小さな本棚

20代。このままで終わりたくない私は今日も本を読む。

アンパンマンに込められた思いとは?

アンパンマン」の作者のやなせたかしさんの本。

正義とは何か。

今日の正義が明日の正義とは限らないし、正義のためには悪人がいなくちゃいけない。

でも、悪人の中にだって正義があったりする…。

じゃあ、正義っていったい何だろう?

やなせさんがアンパンマンに込めた正義への思いについて書かれています。

 正義について書かれた本って聞くと堅苦しい感じがしますが、正義についてだけではなく、やなせさんが考えていることがざっくばらんに書かれています。

エッセイのような感じで読みやすかったです。

 

 

はじめに思ったのは、とてもユーモアのある方だったんだなぁということ。

読み始めてすぐにやなせさんが好きになってしまいました。

言葉1つ1つに重みがあって、なんだか考えさせられました。

戦争に行った人が命を語るのと、行っていない人が語るのでは全然重みが違いますよね。

そういう感じ。

立ち止まって考えさせられる言葉が多かった。

 

 

 

ばいきんまんって色んなキャラに変身(変装?)して出てくることがあります。

そのことについてこんな風に書かれています。

例えばジャムおじさんに変身すると、一目でばいきんまんが変身していると分かるのに、みんなが「あ、ジャムおじさん」と騙されてしまう。

なんで分からないのか、作者のぼくが何回見ても不思議なくらいです。

アンパンマン側の人は人がいいのですね。そういうところが物語としての一種の面白さでもあるけれど、これは実は、現実の世界でも同じことがあるのです。

この後、現実世界にもばいきんは生活の中にいるけれど、気が付かない。

一目見てすぐには分からない。

私たちの社会の中でも、詐欺など「なんであんなことで騙されるの?」という簡単なことで騙されたりする。

というふうに述べられています。

 

全部で4章あり

1章では正義について。

2章はやなせさんの生い立ちやアンパンマンが生まれたときの話。

3章、4章では、じゃあ正義を行うとはどういうことなのか、人にできることって何だろう。

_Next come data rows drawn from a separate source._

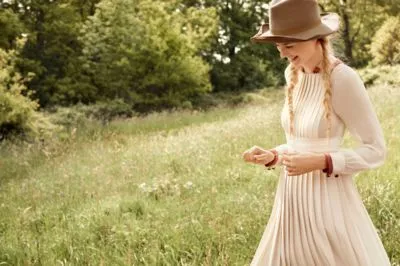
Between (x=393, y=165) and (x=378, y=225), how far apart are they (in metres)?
1.82

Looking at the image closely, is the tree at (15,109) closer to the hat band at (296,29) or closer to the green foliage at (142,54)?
the hat band at (296,29)

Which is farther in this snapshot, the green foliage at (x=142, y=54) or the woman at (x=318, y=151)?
the green foliage at (x=142, y=54)

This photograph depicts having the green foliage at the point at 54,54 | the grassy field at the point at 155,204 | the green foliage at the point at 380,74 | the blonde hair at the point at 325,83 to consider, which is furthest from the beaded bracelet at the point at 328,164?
the green foliage at the point at 54,54

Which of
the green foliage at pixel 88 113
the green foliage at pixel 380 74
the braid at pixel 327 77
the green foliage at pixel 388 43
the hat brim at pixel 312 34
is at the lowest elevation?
the green foliage at pixel 88 113

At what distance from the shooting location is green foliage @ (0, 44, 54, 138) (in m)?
12.3

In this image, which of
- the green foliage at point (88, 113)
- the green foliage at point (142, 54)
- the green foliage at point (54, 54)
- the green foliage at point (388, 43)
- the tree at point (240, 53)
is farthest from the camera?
the tree at point (240, 53)

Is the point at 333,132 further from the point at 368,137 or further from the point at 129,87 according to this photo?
the point at 129,87

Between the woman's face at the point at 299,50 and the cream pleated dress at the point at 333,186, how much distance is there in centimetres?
10

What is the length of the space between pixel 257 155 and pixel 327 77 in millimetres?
507

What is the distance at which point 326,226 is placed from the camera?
2342mm

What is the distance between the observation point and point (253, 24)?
41250 millimetres

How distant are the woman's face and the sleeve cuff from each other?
1.50 feet

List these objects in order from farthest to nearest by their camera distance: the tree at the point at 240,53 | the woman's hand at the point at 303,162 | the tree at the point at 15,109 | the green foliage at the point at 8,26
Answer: the tree at the point at 240,53 → the green foliage at the point at 8,26 → the tree at the point at 15,109 → the woman's hand at the point at 303,162

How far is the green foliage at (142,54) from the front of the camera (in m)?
24.8
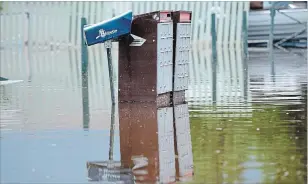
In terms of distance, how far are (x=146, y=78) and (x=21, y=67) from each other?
42.5 feet

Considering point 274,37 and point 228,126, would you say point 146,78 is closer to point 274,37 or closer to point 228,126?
point 228,126

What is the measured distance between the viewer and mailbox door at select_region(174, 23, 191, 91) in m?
13.1

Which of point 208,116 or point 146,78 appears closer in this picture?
point 208,116

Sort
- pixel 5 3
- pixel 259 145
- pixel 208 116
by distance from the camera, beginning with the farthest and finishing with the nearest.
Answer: pixel 5 3
pixel 208 116
pixel 259 145

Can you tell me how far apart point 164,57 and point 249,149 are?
179 inches

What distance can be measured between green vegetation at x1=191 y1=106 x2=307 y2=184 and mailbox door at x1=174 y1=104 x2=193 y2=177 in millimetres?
63

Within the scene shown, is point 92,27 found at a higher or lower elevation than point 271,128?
higher

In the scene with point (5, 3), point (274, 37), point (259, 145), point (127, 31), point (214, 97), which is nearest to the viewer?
point (259, 145)

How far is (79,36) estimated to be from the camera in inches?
1420

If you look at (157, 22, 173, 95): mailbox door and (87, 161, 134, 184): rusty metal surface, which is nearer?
(87, 161, 134, 184): rusty metal surface

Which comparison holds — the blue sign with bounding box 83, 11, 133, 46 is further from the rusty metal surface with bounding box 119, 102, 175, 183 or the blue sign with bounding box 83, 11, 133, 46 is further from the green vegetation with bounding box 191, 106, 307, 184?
the green vegetation with bounding box 191, 106, 307, 184

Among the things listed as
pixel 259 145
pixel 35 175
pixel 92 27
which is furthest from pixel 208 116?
pixel 35 175

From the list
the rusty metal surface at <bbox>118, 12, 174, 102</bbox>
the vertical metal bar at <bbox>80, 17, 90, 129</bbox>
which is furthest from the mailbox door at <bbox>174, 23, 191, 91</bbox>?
the vertical metal bar at <bbox>80, 17, 90, 129</bbox>

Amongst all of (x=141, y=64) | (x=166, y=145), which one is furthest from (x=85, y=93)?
(x=166, y=145)
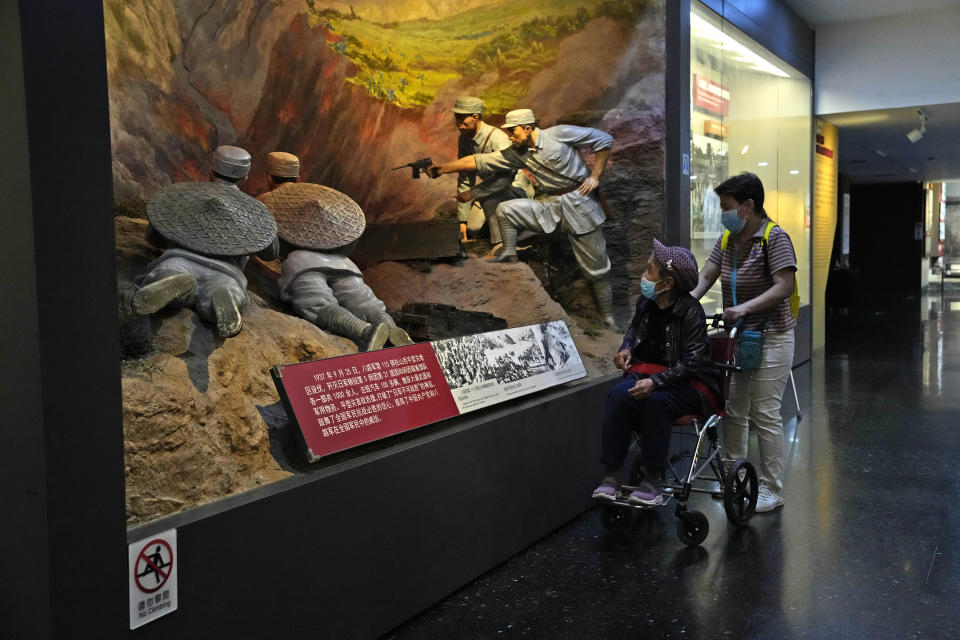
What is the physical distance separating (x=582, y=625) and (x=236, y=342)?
1811 millimetres

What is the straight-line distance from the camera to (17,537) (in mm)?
2283

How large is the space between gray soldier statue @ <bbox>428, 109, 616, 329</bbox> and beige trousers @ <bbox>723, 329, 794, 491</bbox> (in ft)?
6.02

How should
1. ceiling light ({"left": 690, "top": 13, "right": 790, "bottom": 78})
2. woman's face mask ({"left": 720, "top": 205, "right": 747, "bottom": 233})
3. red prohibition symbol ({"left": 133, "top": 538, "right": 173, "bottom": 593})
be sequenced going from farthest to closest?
ceiling light ({"left": 690, "top": 13, "right": 790, "bottom": 78}) < woman's face mask ({"left": 720, "top": 205, "right": 747, "bottom": 233}) < red prohibition symbol ({"left": 133, "top": 538, "right": 173, "bottom": 593})

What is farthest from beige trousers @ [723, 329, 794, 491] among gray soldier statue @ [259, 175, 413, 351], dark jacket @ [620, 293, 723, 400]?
gray soldier statue @ [259, 175, 413, 351]

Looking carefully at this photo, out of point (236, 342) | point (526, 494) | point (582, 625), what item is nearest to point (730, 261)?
point (526, 494)

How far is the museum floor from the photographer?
3.44 m

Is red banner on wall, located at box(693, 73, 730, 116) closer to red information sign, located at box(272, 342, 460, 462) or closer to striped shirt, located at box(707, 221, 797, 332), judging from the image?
striped shirt, located at box(707, 221, 797, 332)

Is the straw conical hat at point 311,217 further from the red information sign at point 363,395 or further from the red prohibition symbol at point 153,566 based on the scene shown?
the red prohibition symbol at point 153,566

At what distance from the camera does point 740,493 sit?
4566 mm

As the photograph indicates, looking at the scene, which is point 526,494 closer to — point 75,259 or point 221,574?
point 221,574

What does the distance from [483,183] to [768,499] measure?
3220mm

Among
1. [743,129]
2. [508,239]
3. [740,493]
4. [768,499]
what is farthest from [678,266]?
[743,129]

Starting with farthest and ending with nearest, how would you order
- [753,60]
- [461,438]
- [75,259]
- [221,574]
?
[753,60] < [461,438] < [221,574] < [75,259]

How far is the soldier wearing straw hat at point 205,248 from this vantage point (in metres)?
3.46
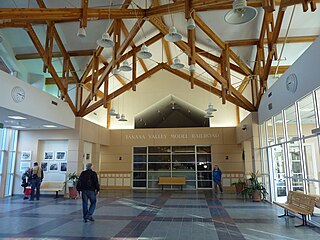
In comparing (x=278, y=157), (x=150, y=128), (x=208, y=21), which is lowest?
(x=278, y=157)

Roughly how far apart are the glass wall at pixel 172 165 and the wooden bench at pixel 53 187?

というようなことが書かれています。

 

愛には、いさましさも含まれていて、勇気には、やさしさが含まれている。

 

「正義」ってなんだかかっこいいような、それでいて嘘くさいもののような。

私たちが生きてる世界は、白黒はっきりしているものの方が少なくて。

「正直者が損をする」ことなんか山ほどあって。

それでも、ここだって時に自分の思うように行動できる人になりたいなぁって思います。

 

読んだ後に、なんだか優しい気持ちになれる一冊でした。

 

 

 

 

池上彰の世界の見方 朝鮮半島 

知ることは楽しい。

世界の見方シリーズを読むと、ニュースの見方が変わる。

色々なことが自分の頭できちんと繋がるようになる。

 

今回の『朝鮮半島』は、近い国だからこそ読むほどに興味を持ちました。

北朝鮮と韓国の関係、日本と北朝鮮、韓国との歴史。

歴史を知れば今が分かる。

 

たくさん興味深い話があったのですが、北朝鮮金日成金正恩の祖父)の話が印象的だったので紹介したいと思います。

 

どうして金正恩(キムジョンウン)の祖父である金日成(キムイルソン)が朝鮮の初めの最高指導者になれたのか。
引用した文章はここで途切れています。